High Frame Rate at the EBU UHDTV Voices and Choices Workshop
Members of BBC R&D recently attended the European Broadcasting Union's UHDTV: Voices & Choices workshop. This was an open event that gave public and private sector broadcasters, professional and consumer equipment manufacturers and movie makers the opportunity to meet and discuss the requirements for ultra-high definition (UHD) digital video, and share expectations about whether and when UHD might be adopted on different platforms and in different countries around the world. BBC R&D's Katy Noland presented recent work that asks how many frames per second are needed for UHD television.
The proposed standard for UHD-1, defined in the ITU's BT.2020, has 3840x2160 pixels. That's twice the resolution of high definition (HD) in both the horizontal and vertical dimensions, so it promises fantastic image detail that's suitable for very large displays. However, as Andrew Cotton explained in a blog post last June, UHD is not only about spatial resolution, it is also a potential opportunity improve on other aspects of quality, such as the number of light levels (dynamic range), the range of different colours (colour gamut) and the immersiveness of the audio (with object coding or multichannel surround).

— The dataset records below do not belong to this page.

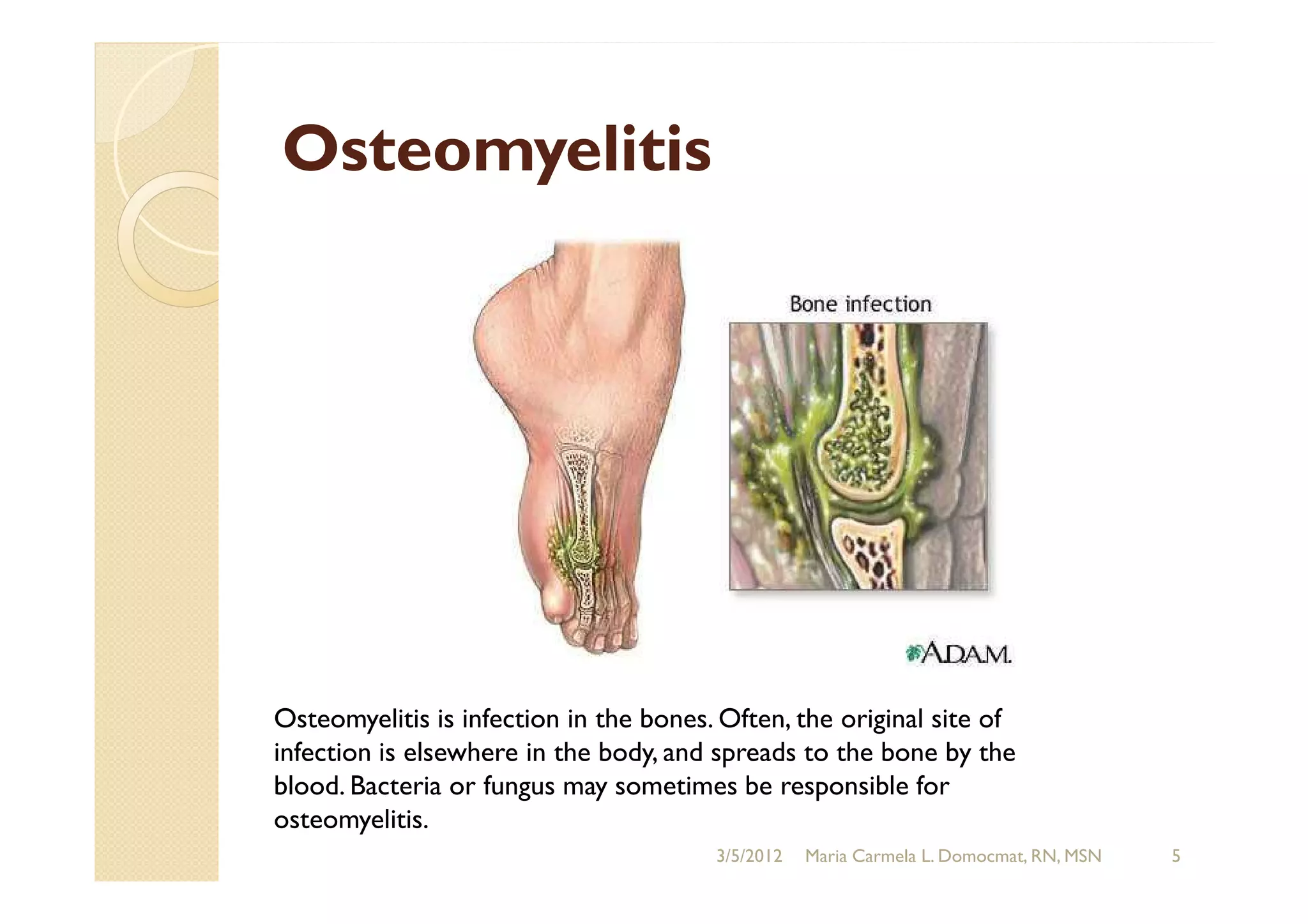 Osteomyelitis

Bone infection

ADAM.

Osteomyelitis is infection in the bones. Often, the original site of infection is elsewhere in the body, and spreads to the bone by the blood. Bacteria or fungus may sometimes be responsible for osteomyelitis.

3/5/2012 Maria Carmela L. Domocmat, RN, MSN 5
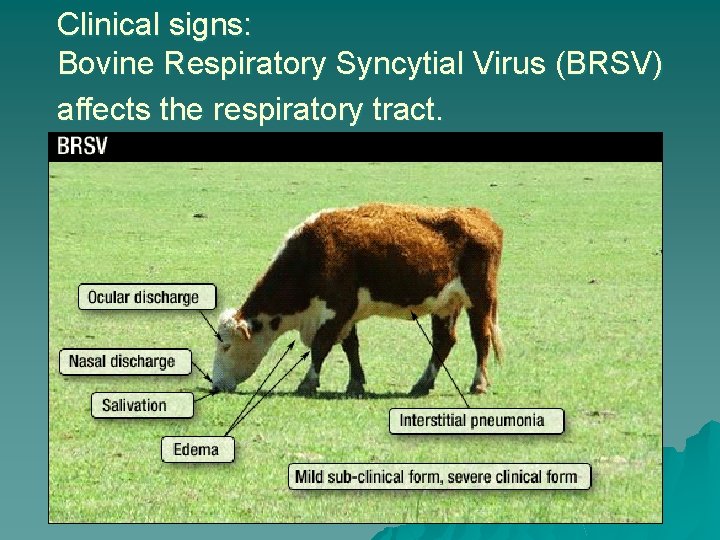 Clinical signs:
Bovine Respiratory Syncytial Virus (BRSV) affects the respiratory tract.

BRSV

Ocular discharge

Nasal discharge

Salivation

Edema

Interstitial pneumonia

Mild sub-clinical form, severe clinical form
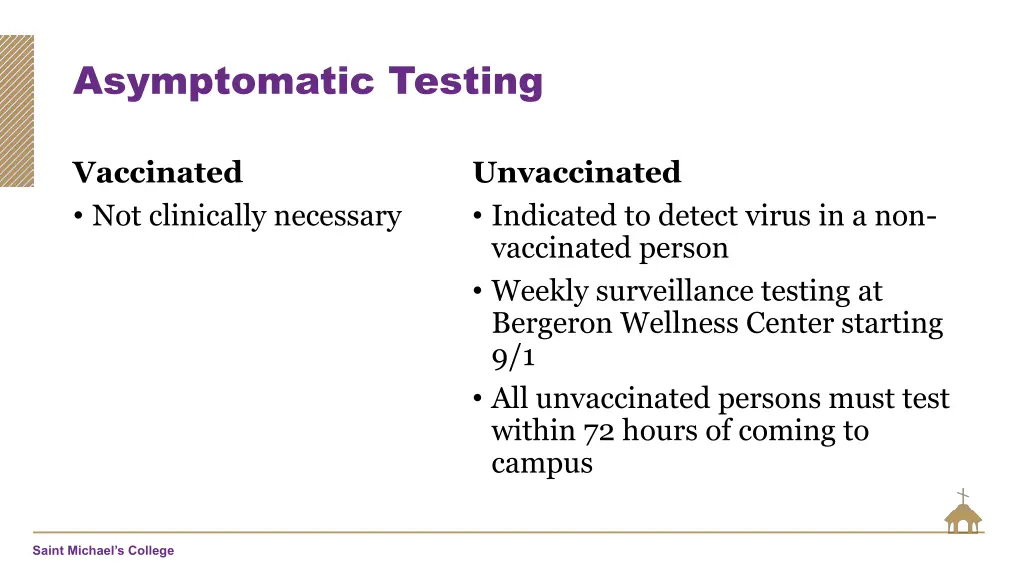 Asymptomatic Testing

Vaccinated
• Not clinically necessary

Unvaccinated
• Indicated to detect virus in a non-vaccinated person
• Weekly surveillance testing at Bergeron Wellness Center starting 9/1
• All unvaccinated persons must test within 72 hours of coming to campus

Saint Michael's College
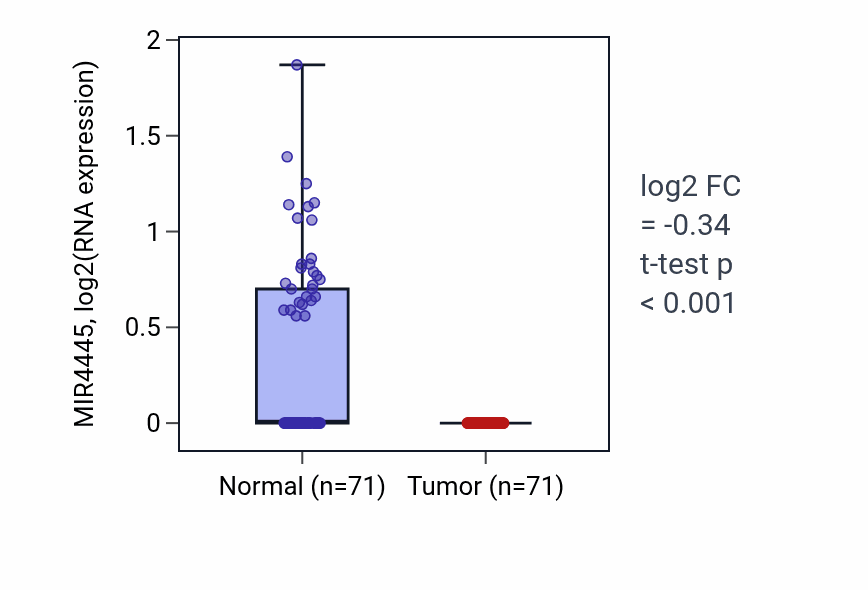 MIR4445, log2(RNA expression)

2
1.5
1
0.5
0

Normal (n=71)
Tumor (n=71)

log2 FC
= -0.34
t-test p
< 0.001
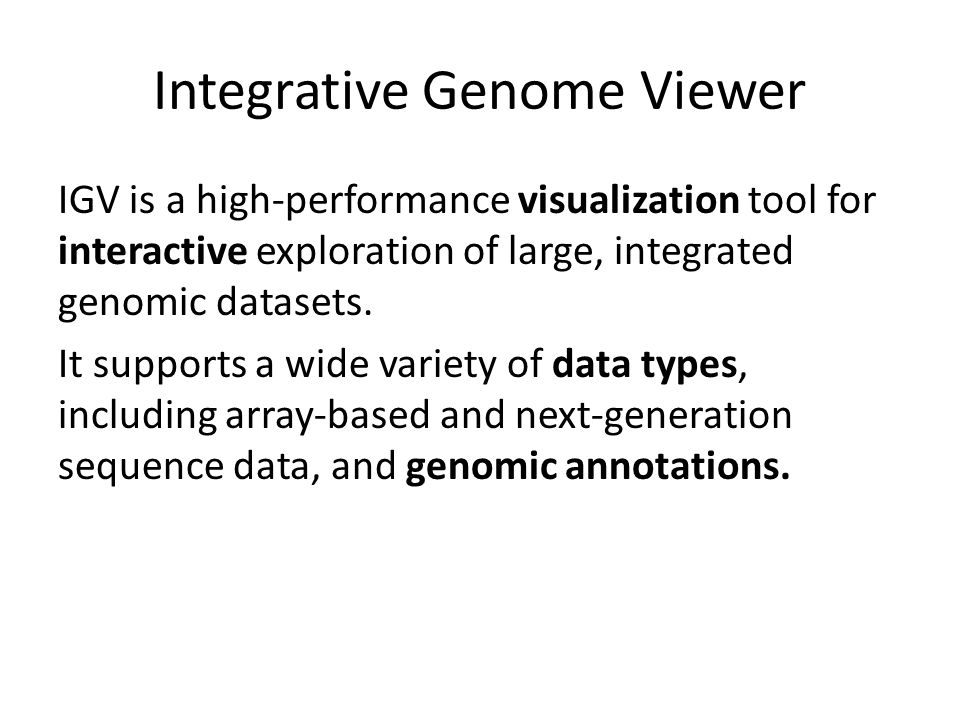 Integrative Genome Viewer

IGV is a high-performance visualization tool for interactive exploration of large, integrated genomic datasets.

It supports a wide variety of data types, including array-based and next-generation sequence data, and genomic annotations.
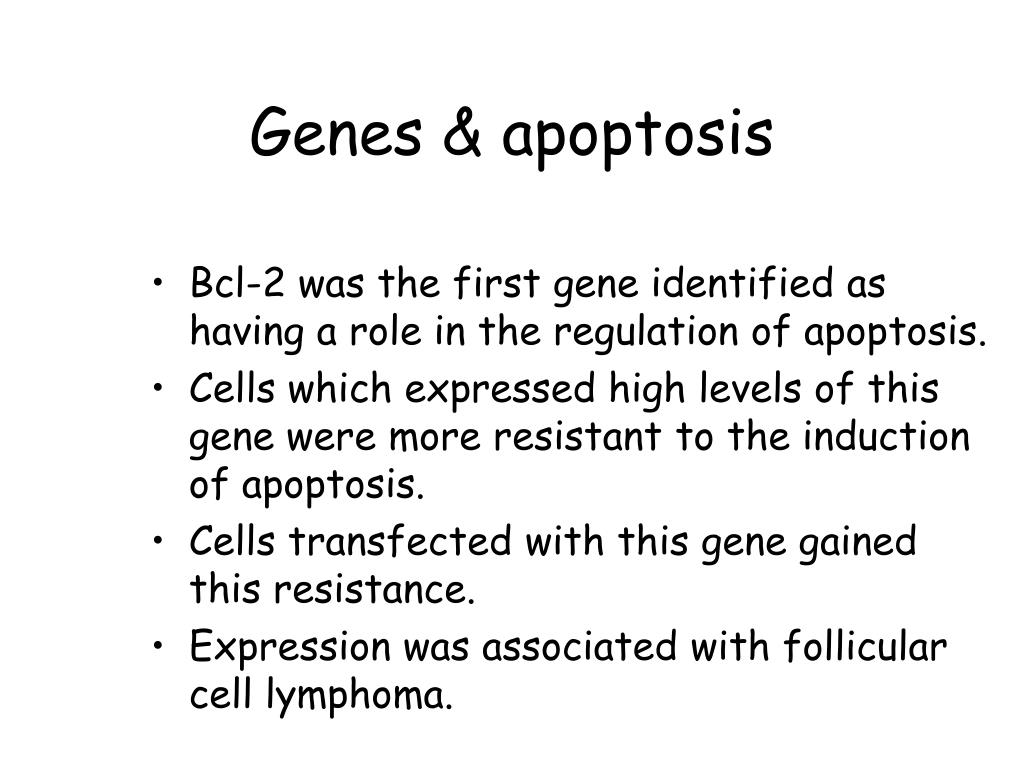 Genes & apoptosis

• Bcl-2 was the first gene identified as having a role in the regulation of apoptosis.
• Cells which expressed high levels of this gene were more resistant to the induction of apoptosis.
• Cells transfected with this gene gained this resistance.
• Expression was associated with follicular cell lymphoma.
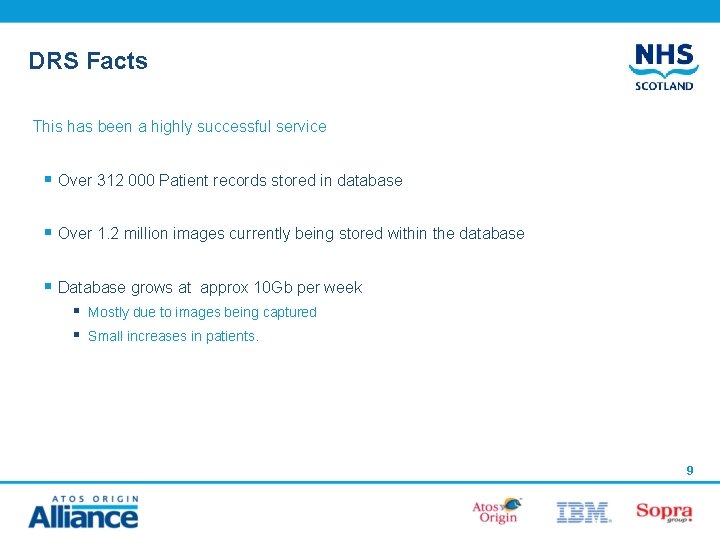 DRS Facts

NHS SCOTLAND

This has been a highly successful service

- Over 312 000 Patient records stored in database
- Over 1.2 million images currently being stored within the database
- Database grows at approx 10Gb per week
  - Mostly due to images being captured
  - Small increases in patients.

9

ATOS ORIGIN Alliance

Atos Origin

IBM

Sopra group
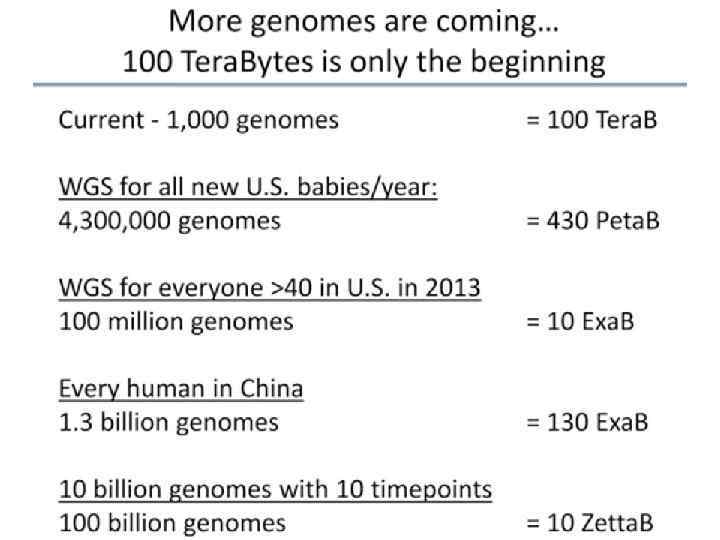 More genomes are coming…
100 TeraBytes is only the beginning

Current - 1,000 genomes = 100 TeraB

WGS for all new U.S. babies/year:
4,300,000 genomes = 430 PetaB

WGS for everyone >40 in U.S. in 2013
100 million genomes = 10 ExaB

Every human in China
1.3 billion genomes = 130 ExaB

10 billion genomes with 10 timepoints
100 billion genomes = 10 ZettaB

One factor that can make a particularly big difference to the perceived quality is the frame rate. BBC R&D presented pioneering work on higher frame rates in 2008, and more recent subjective tests from the EBU's Broadcast Technology Futures group support their findings that, for the majority of viewers, increasing the frame rate will provide a greater subjective improvement over HD than increasing spatial resolution alone.
But if we would like to have a higher frame rate, how high should it be? There are many practical considerations to take into account such as flicker caused by beating between the frame rate and lighting frequencies, and the need to convert between formats, as well as the sheer amount of data that would need to be transported. Before addressing those issues, though, it would be useful to know what an idealised upper limit on the frame rate might be. I turned to measured data about the human visual system to try to find an answer.
Before diving into the analysis it's important to understand the different types of motion artefact that can affect the video quality. Large area flicker is the result of the whole display being refreshed at the frame rate, which, according to studies presented in the ITU's BT.2246, fuses to continuous light at around 80 Hz (at the brightness and screen size tested). Then there's motion blur and strobing, which can be traded against each other. Motion blur results from the camera shutter being kept open for a fixed amount of time, and, much like when taking a photograph, if an object moves during that time it appears smeared in the image to an extent that depends on how fast it was moving. If the shutter time is shortened, the individual images become sharper, but when played back as a video sequence a strobing effect can occur. Strobing may look like juddery motion or multiple imaging. Further studies presented in BT.2246 suggest that the frame rates needed for high quality motion without blurring or strobing are much higher than those needed to eliminate large area flicker.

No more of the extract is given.